Sibanye-Stillwater recently announced a significant change in its financial standing, choosing not to declare a final dividend following a shift to a net loss. Several factors contributed to this decision.
Financial Decline
The South African precious-metals miner experienced a notable shift in its finances, reporting a net loss of $2.03 billion in 2023 compared to a profit of $1.16 billion in the previous year. This change was primarily due to a non-cash impairment of $2.58 billion, reflecting the decline in platinum-metals prices and an uncertain market outlook. Additional challenges included declines in platinum-metals and nickel prices, as well as rising cost inflation.
Earnings and Operations
Earnings before interest, taxes, depreciation, and amortization dropped by 56% to $1.12 billion, with the majority of earnings stemming from its southern Africa platinum-metals operations. Despite these challenges, Sibanye-Stillwater remains one of the world’s leading platinum-metals miners.
Future Outlook
Despite the recent setbacks, Sibanye-Stillwater remains optimistic about the future demand for platinum group metals (PGMs).
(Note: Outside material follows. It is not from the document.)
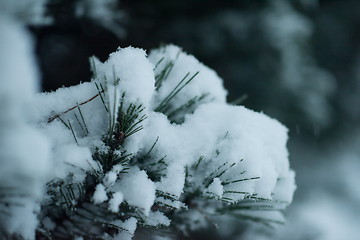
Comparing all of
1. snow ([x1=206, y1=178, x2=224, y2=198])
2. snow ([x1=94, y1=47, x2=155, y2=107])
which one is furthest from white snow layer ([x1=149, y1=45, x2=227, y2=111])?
snow ([x1=206, y1=178, x2=224, y2=198])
The company believes that the weakness in PGM prices is temporary and does not signify a fundamental shift in the market.
Revenue and Forecast
While revenue decreased by 27% to $6.17 billion due to lower prices for platinum-metals and nickel, it surpassed analysts’ expectations. The company managed to beat the consensus forecast of $5.97 billion based on a FactSet poll.
Response and Dividend Policy
In response to these developments, Sibanye-Stillwater opted not to declare a final dividend, aligning with its distribution policy.